--- START OF Excerpted data ---

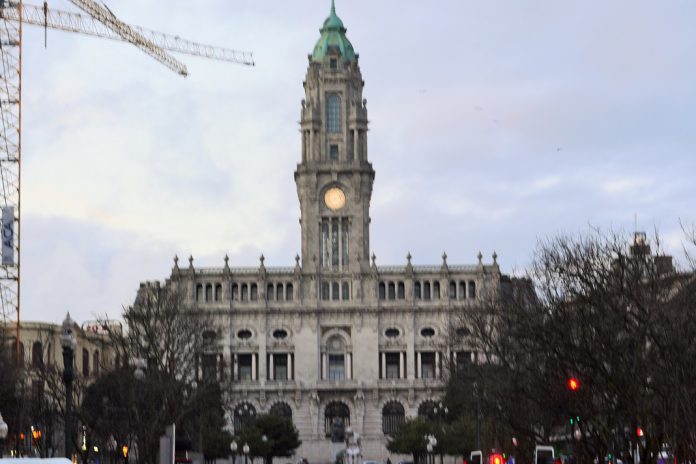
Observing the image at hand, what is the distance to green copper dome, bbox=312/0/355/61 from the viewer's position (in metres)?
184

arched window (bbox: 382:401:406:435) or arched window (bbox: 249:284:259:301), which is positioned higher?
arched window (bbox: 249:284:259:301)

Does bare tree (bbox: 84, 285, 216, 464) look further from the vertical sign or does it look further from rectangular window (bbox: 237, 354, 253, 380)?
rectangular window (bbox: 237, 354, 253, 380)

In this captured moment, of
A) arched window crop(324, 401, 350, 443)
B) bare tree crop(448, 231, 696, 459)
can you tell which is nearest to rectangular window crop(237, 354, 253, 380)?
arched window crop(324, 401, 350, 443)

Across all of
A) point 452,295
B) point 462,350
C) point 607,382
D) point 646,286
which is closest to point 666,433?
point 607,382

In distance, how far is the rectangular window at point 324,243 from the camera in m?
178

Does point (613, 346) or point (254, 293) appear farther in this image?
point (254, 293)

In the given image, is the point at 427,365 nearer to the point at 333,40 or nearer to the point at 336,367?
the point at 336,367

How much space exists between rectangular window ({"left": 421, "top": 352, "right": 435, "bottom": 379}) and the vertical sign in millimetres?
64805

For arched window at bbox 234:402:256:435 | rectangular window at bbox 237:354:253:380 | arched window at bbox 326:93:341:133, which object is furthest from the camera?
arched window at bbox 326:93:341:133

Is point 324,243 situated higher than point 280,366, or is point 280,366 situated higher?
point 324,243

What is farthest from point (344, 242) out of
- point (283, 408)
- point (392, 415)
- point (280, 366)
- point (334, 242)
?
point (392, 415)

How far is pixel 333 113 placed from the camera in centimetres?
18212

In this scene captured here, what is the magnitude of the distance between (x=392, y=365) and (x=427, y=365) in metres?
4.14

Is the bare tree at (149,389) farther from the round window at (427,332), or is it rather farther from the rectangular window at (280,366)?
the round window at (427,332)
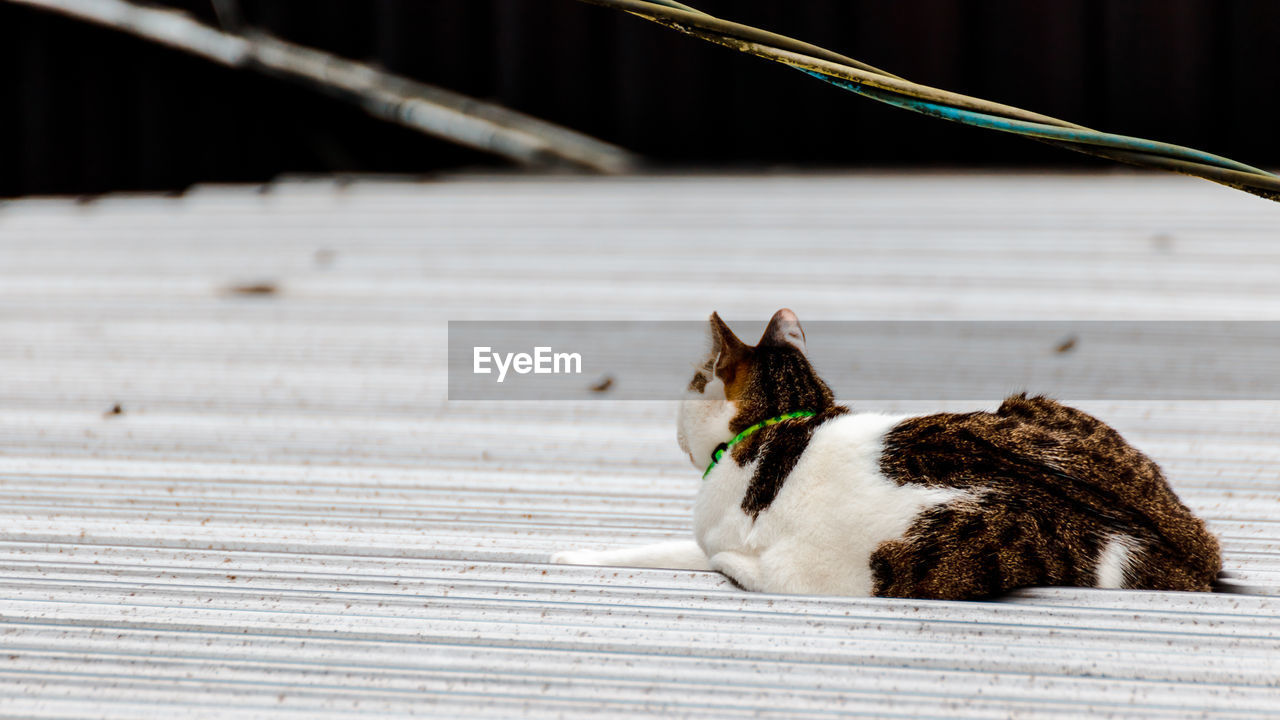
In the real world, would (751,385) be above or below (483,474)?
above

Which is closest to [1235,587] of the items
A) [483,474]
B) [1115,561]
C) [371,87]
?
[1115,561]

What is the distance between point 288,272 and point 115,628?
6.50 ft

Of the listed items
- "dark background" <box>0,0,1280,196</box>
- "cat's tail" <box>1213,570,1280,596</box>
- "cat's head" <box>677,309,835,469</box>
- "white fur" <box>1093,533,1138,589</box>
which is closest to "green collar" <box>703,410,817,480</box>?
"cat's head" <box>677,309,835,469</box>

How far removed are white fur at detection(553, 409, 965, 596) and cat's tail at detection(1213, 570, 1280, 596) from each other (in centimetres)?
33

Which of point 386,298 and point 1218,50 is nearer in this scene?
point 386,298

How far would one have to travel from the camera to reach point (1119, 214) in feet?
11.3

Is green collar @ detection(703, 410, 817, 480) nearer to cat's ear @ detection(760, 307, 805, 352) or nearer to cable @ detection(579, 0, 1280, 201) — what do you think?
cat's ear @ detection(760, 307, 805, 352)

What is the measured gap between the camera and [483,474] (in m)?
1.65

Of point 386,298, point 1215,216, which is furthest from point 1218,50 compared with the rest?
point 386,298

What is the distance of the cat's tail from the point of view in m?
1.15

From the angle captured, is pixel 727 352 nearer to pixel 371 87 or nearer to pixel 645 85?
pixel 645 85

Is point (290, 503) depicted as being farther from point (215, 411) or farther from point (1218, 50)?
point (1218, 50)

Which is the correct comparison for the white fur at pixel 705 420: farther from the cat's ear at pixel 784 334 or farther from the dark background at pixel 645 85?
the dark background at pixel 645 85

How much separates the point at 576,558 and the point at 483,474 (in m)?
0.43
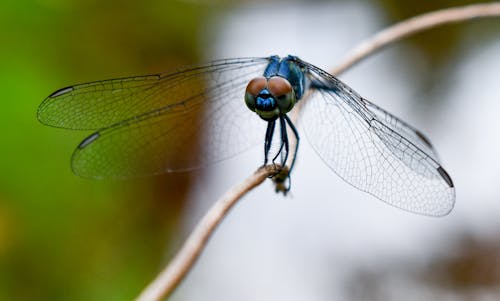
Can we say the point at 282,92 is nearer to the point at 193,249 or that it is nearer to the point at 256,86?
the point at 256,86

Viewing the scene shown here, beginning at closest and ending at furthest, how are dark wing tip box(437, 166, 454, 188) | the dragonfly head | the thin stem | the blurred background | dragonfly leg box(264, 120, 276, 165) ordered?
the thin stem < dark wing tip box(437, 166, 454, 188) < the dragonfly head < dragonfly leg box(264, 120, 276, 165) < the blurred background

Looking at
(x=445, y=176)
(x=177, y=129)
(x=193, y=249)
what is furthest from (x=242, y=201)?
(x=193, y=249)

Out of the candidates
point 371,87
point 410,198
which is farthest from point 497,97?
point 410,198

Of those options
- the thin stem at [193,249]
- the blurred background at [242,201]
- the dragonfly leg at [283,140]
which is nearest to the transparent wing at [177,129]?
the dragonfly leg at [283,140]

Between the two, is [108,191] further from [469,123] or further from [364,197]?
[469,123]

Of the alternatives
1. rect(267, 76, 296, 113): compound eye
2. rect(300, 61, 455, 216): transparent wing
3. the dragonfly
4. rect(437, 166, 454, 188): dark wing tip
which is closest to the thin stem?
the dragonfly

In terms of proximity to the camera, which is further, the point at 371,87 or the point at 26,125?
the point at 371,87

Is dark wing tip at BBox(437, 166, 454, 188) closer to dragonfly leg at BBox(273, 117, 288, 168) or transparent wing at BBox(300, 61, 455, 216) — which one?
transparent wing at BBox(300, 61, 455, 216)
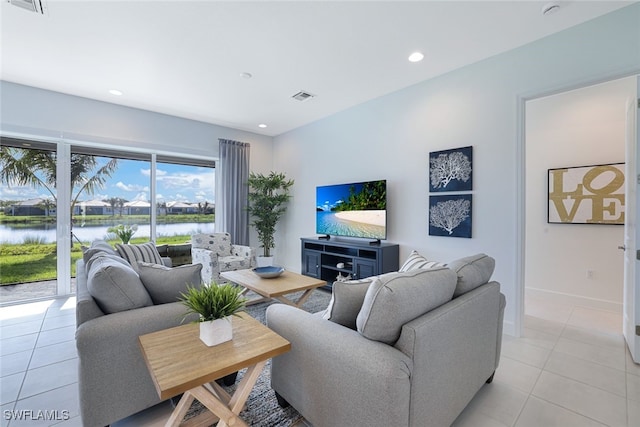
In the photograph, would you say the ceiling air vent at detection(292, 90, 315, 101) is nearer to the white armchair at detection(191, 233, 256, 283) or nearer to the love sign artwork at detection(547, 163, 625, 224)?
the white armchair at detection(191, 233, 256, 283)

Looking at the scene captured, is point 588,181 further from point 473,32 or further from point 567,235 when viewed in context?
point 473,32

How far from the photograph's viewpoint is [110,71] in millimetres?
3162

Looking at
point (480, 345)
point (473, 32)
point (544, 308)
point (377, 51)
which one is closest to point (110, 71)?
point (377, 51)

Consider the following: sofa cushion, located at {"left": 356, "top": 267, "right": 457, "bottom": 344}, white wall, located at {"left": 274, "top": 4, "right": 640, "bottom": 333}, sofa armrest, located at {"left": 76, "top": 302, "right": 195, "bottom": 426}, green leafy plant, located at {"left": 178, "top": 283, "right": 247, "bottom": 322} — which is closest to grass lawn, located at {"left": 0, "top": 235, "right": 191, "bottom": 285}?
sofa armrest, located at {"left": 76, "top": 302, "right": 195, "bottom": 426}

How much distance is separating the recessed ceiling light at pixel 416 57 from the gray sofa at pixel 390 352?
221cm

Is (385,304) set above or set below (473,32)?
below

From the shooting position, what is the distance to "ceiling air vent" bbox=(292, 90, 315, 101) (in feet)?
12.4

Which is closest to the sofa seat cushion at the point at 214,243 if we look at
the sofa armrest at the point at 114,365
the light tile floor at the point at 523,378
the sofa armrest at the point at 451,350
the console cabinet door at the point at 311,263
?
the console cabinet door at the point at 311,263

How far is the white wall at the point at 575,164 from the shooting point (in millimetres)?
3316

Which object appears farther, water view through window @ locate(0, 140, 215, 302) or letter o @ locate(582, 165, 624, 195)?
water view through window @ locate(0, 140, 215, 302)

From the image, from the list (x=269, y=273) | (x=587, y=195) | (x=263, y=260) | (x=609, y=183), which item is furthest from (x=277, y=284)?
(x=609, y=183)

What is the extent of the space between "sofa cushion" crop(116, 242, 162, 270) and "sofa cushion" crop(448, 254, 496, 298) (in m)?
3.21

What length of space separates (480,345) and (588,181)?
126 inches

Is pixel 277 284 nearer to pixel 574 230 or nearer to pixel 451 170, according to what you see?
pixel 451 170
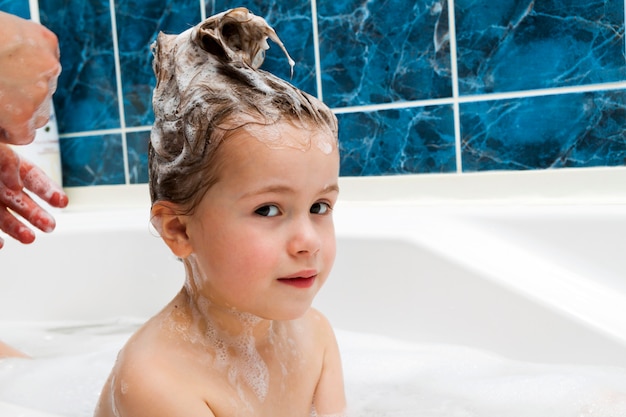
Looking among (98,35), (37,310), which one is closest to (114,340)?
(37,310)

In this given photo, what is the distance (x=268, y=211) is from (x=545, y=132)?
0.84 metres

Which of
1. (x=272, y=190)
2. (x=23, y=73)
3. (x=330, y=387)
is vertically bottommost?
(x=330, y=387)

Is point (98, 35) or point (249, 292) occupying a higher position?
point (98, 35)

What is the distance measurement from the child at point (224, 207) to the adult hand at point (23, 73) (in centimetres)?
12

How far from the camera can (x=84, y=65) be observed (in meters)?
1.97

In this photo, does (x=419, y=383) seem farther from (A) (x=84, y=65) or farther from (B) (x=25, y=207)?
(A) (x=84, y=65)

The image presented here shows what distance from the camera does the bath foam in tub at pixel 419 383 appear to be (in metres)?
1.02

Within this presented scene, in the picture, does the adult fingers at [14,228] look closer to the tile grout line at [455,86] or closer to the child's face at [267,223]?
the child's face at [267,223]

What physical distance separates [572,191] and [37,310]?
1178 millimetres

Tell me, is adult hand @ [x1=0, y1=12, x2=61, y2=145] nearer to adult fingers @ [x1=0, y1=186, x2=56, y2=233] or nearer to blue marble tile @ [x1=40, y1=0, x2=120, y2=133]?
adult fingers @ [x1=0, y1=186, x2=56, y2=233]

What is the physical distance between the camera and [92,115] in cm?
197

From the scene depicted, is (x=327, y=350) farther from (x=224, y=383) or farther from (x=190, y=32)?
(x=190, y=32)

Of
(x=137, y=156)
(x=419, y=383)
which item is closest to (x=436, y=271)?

--- END OF Excerpted data ---

■ What is being asked:
Copy out the data verbatim, starting at the line containing "From the scene" and running through to the end of the data.

■ Answer to this exercise:
From the scene depicted, is (x=327, y=350) farther from (x=224, y=383) or farther from (x=190, y=32)?
(x=190, y=32)

Of
(x=137, y=156)
(x=419, y=383)
which item is closest to (x=436, y=271)?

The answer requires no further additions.